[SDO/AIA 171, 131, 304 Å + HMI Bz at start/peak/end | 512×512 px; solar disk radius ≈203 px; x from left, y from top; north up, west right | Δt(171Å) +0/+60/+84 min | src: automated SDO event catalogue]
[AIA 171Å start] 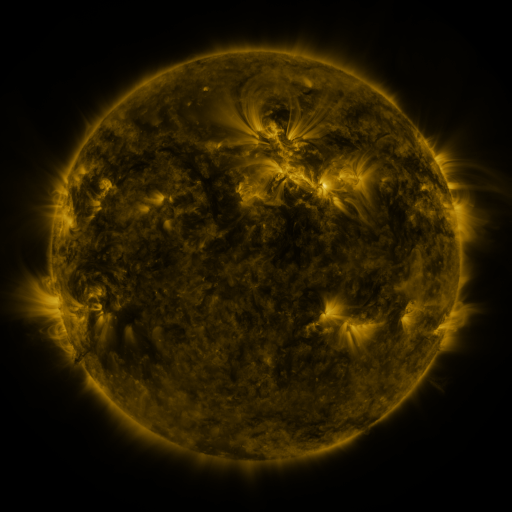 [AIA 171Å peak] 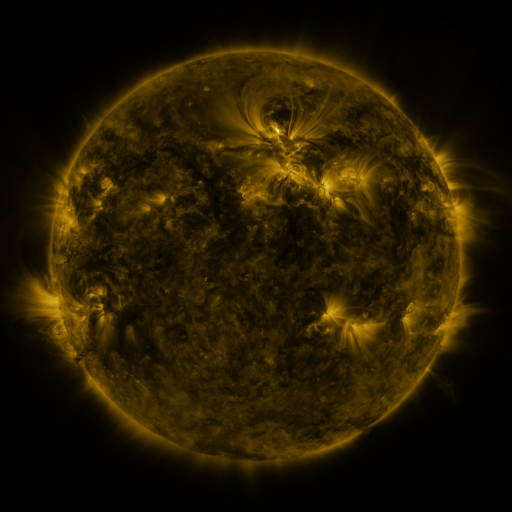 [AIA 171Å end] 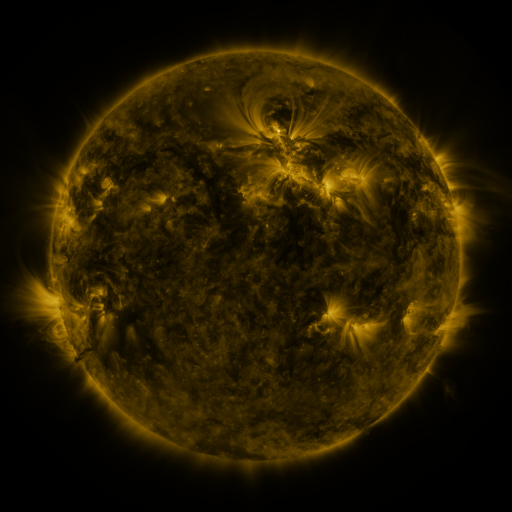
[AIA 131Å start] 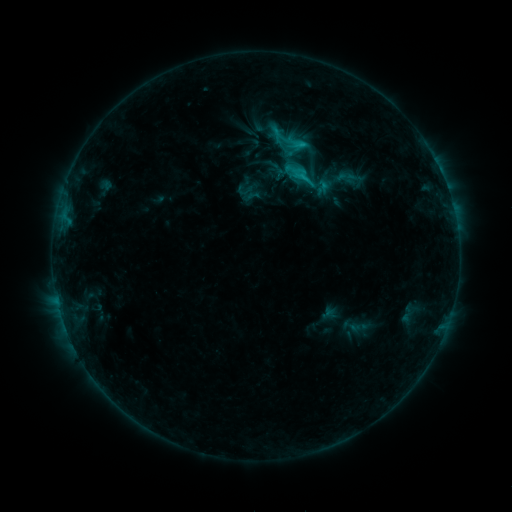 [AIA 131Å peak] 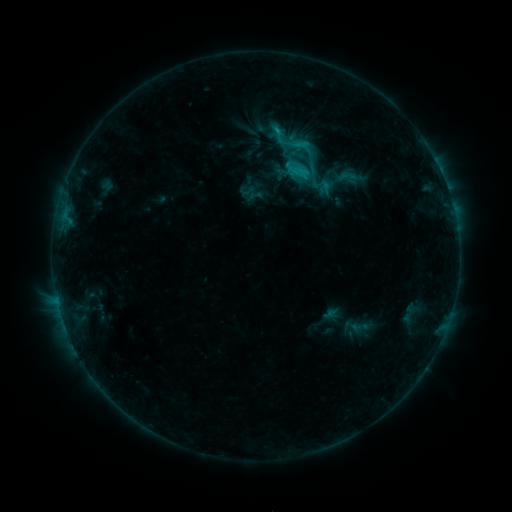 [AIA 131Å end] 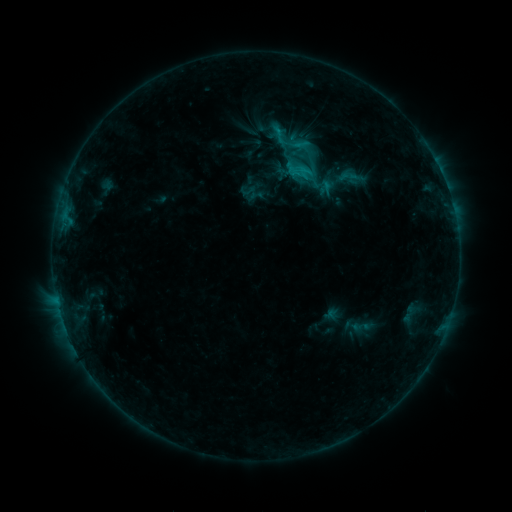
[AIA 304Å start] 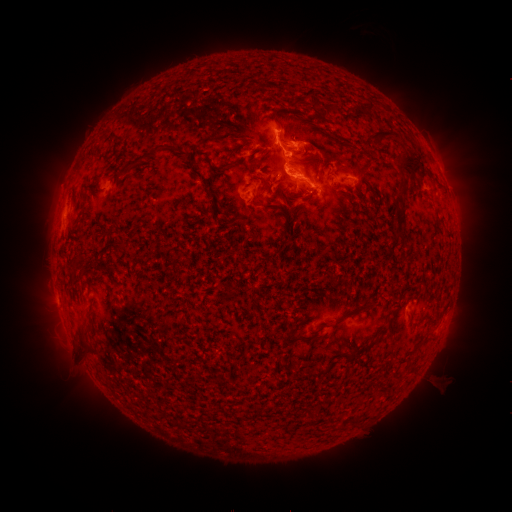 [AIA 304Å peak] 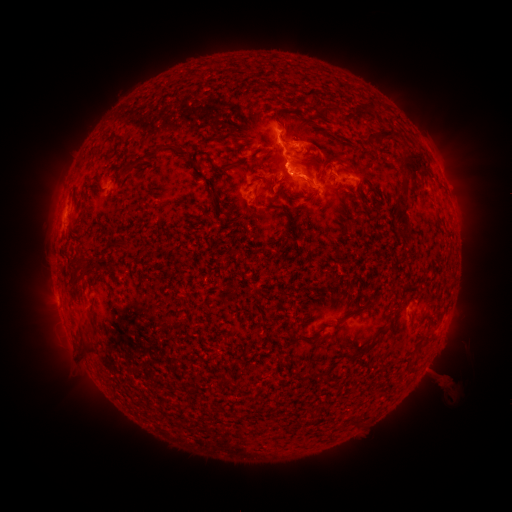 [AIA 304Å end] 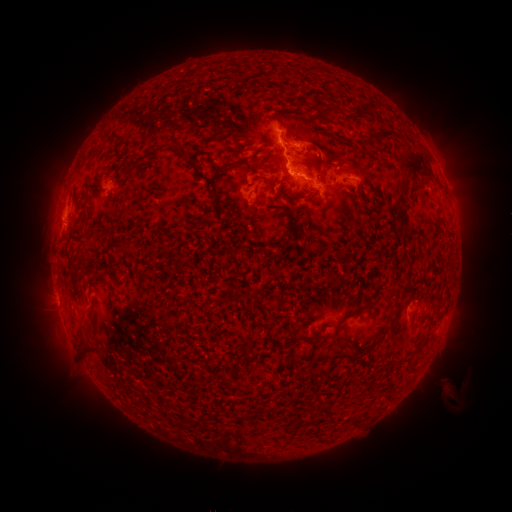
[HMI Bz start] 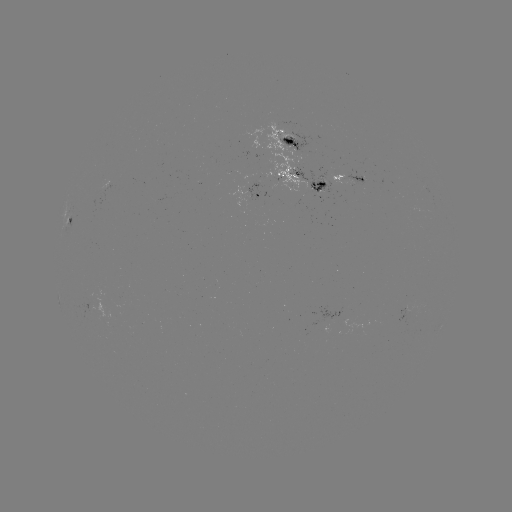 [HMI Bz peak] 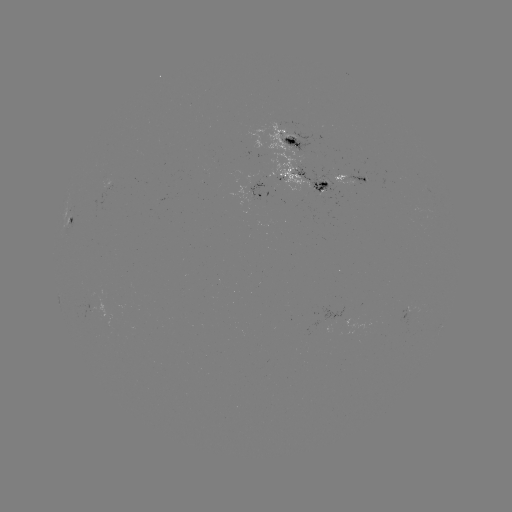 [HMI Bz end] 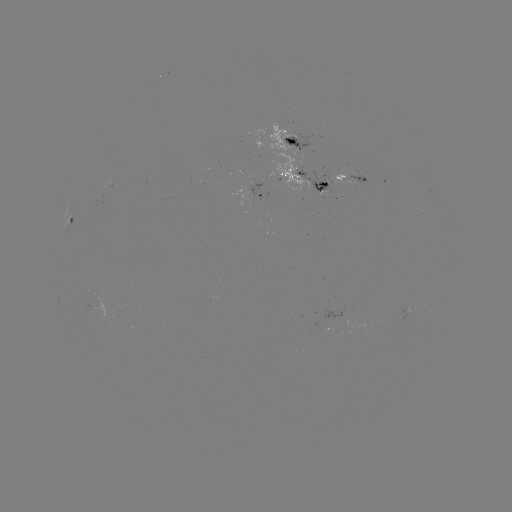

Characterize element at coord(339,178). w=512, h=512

************

**Stated problem**
Return every line of the material that contains the word "left".

**Finished exercise**
[SDO/AIA 171, 131, 304 Å + HMI Bz at start/peak/end | 512×512 px; solar disk radius ≈203 px; x from left, y from top; north up, west right | Δt(171Å) +0/+60/+84 min | src: automated SDO event catalogue]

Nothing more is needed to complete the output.